Federated learning (FL) holds promise for safeguarding data privacy in healthcare collaborations. While the term "FL" was originally coined by the engineering community, the statistical field has also developed privacy-preserving algorithms, though these are less recognized. Our goal was to bridge this gap with the first comprehensive comparison of FL frameworks from both domains. We assessed 7 FL frameworks, encompassing both engineering-based and statistical FL algorithms, and compared them against local and centralized modeling of logistic regression and least absolute shrinkage and selection operator (Lasso). Our evaluation utilized both simulated data and real-world emergency department data, focusing on comparing both estimated model coefficients and the performance of model predictions. The findings reveal that statistical FL algorithms produce much less biased estimates of model coefficients. Conversely, engineering-based methods can yield models with slightly better prediction performance, occasionally outperforming both centralized and statistical FL models. This study underscores the relative strengths and weaknesses of both types of methods, providing recommendations for their selection based on distinct study characteristics. Furthermore, we emphasize the critical need to raise awareness of and integrate these methods into future applications of FL within the healthcare domain.
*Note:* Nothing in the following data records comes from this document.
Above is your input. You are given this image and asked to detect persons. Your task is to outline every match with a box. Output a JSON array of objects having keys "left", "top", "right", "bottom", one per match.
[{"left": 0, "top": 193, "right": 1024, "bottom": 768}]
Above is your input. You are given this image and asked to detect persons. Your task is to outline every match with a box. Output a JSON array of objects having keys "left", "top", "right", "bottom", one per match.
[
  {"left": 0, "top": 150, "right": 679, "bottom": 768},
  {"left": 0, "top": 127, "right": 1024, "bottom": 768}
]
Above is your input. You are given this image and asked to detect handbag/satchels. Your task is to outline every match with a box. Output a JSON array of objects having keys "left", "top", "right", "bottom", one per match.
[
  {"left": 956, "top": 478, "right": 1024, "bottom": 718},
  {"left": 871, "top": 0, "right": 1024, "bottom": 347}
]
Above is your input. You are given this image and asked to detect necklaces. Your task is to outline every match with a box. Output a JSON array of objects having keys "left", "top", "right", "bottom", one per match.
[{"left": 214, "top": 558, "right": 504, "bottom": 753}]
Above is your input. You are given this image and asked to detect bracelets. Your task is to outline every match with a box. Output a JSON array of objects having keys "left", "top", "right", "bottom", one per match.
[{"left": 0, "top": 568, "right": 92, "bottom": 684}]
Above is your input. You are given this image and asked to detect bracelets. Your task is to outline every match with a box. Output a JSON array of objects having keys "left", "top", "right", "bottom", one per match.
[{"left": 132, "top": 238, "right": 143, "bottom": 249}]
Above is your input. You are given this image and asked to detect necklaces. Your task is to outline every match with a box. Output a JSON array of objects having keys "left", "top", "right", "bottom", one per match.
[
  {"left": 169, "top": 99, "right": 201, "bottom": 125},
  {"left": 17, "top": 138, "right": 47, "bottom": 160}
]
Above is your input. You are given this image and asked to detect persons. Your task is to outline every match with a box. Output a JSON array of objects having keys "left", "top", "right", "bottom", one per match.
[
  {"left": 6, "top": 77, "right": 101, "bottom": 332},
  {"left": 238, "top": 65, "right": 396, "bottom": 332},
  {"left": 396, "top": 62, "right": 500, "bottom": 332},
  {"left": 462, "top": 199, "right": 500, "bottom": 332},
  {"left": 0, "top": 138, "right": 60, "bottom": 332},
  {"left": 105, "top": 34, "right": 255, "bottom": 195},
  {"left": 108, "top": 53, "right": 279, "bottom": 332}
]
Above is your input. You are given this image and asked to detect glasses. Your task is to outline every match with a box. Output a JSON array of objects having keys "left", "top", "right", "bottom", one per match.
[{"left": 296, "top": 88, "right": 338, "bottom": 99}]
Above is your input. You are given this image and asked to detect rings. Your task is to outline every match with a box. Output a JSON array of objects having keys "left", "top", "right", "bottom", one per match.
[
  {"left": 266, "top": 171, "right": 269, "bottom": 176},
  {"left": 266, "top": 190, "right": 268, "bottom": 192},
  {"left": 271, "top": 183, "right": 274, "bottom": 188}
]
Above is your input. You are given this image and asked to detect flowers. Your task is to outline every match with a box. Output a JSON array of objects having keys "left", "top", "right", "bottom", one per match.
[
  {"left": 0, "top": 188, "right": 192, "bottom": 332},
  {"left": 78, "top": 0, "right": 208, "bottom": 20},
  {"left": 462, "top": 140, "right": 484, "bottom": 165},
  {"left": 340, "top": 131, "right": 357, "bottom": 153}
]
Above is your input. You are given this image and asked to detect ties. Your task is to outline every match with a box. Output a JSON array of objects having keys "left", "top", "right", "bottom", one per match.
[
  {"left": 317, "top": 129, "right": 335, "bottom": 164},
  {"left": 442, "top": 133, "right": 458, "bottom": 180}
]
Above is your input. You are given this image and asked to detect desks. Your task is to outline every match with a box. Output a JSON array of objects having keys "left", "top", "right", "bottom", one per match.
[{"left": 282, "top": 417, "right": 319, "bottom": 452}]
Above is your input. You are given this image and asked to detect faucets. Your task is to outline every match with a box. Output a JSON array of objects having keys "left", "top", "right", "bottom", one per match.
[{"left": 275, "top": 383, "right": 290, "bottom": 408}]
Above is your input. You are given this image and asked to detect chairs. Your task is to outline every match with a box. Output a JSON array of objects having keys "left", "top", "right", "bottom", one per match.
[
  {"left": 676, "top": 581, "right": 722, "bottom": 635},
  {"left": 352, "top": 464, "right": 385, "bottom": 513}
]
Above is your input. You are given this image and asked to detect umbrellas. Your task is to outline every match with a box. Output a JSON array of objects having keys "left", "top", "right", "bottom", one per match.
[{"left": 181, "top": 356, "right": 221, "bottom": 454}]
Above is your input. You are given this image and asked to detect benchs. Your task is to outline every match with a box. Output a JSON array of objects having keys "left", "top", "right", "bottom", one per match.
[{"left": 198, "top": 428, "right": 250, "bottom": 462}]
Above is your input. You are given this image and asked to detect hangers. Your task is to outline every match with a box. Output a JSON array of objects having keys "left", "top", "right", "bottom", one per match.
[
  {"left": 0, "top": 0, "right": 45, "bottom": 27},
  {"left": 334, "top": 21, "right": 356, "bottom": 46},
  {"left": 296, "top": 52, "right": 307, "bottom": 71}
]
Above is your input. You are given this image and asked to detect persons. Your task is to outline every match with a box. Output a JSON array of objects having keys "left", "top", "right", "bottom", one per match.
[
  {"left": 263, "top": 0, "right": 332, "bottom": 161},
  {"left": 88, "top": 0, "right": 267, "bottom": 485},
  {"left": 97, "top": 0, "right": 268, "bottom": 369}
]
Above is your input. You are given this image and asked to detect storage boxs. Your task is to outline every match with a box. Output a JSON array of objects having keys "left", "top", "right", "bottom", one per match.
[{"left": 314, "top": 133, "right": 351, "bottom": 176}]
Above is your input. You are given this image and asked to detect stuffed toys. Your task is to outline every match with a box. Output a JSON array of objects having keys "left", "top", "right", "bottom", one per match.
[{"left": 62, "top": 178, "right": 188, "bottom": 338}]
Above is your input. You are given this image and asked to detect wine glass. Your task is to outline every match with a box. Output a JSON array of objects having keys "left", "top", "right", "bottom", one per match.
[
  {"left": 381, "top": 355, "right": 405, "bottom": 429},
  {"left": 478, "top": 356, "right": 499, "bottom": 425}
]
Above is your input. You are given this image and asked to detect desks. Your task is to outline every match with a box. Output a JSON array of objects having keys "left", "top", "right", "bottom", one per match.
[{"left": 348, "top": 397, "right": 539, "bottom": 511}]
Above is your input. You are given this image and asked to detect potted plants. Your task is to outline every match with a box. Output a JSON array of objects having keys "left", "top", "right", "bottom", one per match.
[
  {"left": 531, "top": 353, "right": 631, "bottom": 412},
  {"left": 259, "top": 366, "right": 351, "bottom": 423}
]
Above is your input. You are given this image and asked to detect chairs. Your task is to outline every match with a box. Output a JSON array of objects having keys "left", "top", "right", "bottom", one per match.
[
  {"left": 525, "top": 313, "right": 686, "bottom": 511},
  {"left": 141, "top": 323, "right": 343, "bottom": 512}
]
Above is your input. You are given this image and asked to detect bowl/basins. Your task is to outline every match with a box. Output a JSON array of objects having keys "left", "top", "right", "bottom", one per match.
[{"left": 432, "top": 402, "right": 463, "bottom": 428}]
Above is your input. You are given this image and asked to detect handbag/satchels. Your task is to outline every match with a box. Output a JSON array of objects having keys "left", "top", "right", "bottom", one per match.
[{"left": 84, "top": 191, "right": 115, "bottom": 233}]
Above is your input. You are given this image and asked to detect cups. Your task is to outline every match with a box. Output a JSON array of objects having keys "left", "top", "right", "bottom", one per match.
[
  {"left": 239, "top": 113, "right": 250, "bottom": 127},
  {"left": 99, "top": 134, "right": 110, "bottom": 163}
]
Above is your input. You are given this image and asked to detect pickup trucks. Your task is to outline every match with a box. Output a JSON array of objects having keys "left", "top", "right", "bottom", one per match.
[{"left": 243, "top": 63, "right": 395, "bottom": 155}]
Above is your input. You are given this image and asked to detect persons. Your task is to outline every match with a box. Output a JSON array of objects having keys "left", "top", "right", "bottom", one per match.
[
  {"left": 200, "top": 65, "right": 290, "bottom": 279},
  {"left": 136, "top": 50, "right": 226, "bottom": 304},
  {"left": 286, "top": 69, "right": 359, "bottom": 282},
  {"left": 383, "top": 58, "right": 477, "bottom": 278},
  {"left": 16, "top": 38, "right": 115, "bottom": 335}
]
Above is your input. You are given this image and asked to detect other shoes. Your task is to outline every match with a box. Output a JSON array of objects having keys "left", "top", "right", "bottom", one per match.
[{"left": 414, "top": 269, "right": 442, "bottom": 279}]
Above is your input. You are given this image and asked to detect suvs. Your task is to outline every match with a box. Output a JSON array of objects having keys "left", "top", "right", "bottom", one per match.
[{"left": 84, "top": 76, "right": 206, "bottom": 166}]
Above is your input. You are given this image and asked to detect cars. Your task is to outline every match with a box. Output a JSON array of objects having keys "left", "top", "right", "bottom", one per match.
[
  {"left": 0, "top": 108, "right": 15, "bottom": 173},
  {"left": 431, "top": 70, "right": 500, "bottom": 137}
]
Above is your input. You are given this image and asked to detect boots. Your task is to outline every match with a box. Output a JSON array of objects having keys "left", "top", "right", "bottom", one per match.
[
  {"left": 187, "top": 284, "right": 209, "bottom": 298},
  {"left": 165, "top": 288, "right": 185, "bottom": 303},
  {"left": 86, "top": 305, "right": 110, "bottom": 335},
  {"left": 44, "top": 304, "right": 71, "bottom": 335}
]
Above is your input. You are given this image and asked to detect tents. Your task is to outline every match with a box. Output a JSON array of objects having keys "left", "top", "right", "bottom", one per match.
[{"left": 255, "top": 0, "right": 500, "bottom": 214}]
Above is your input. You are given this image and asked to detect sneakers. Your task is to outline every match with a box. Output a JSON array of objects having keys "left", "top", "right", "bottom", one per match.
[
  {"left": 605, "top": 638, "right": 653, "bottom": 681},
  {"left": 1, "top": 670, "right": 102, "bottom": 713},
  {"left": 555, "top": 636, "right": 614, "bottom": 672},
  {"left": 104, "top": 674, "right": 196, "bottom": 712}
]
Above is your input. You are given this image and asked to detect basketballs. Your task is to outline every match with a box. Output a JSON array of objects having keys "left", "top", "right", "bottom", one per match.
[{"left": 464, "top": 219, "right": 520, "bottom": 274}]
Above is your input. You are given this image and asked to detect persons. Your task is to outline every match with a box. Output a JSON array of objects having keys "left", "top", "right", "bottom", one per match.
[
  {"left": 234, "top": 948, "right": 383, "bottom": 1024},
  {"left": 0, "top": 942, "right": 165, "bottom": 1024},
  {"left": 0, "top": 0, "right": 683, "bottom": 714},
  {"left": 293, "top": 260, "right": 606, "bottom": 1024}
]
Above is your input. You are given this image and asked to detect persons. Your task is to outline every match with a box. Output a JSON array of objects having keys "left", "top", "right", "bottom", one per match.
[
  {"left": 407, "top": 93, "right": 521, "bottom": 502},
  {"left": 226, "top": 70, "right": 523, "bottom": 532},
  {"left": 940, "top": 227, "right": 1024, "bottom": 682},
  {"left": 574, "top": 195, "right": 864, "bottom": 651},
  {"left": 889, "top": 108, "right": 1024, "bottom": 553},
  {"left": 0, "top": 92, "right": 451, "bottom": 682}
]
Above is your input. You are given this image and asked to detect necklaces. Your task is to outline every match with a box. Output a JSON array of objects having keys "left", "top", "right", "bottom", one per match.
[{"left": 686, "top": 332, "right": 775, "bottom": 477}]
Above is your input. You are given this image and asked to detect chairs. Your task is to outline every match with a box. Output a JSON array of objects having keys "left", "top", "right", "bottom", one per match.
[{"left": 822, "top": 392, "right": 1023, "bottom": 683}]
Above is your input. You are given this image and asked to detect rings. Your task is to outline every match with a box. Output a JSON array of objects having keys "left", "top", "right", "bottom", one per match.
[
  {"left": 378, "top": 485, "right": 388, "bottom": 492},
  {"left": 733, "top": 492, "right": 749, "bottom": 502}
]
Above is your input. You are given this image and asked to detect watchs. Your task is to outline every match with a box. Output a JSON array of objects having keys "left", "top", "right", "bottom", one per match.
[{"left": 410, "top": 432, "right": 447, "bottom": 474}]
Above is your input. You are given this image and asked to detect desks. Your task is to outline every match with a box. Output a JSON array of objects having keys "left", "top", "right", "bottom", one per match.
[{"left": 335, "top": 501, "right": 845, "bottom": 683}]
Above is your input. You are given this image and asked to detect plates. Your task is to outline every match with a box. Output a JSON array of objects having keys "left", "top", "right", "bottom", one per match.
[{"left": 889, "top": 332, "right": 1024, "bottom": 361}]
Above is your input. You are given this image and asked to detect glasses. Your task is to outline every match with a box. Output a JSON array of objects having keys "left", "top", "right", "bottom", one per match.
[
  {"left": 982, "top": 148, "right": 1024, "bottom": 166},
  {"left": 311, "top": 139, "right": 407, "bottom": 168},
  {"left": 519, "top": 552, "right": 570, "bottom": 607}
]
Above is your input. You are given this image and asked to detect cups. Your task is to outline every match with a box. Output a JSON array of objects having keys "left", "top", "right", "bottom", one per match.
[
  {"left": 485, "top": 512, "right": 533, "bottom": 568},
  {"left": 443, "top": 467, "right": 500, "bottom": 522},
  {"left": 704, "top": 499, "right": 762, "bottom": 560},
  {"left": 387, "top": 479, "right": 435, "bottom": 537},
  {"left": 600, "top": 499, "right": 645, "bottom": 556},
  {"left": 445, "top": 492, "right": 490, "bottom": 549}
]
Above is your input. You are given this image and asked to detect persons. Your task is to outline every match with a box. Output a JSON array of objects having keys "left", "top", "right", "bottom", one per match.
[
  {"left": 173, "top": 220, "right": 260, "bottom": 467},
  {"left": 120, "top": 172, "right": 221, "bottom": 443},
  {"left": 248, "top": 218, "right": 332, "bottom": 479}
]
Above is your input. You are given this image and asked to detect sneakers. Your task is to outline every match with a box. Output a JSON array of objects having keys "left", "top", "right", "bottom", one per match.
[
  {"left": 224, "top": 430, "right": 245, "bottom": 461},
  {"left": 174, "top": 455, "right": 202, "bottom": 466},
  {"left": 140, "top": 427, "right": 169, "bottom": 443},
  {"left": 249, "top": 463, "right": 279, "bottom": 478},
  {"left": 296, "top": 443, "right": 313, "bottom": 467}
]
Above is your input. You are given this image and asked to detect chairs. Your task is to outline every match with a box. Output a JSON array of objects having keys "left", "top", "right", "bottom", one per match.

联邦学习(FL)有望在医疗合作中保护数据隐私。虽然“FL”一词最初是由工程界创造的,但统计领域也开发了隐私保护算法,不过这些算法的认可度较低。我们的目标是通过对这两个领域的FL框架进行首次全面比较来弥合这一差距。我们评估了7个FL框架,包括基于工程的和统计的FL算法,并将它们与逻辑回归以及最小绝对收缩和选择算子(Lasso)的局部和集中式建模进行比较。我们的评估使用了模拟数据和真实世界的急诊科数据,重点比较了估计的模型系数和模型预测的性能。研究结果表明,统计FL算法对模型系数的估计偏差要小得多。相反,基于工程的方法可以产生预测性能略好的模型,偶尔会优于集中式和统计FL模型。这项研究强调了这两种方法的相对优势和劣势,根据不同的研究特征为它们的选择提供了建议。此外,我们强调迫切需要提高对这些方法的认识,并将它们纳入医疗领域未来的FL应用中。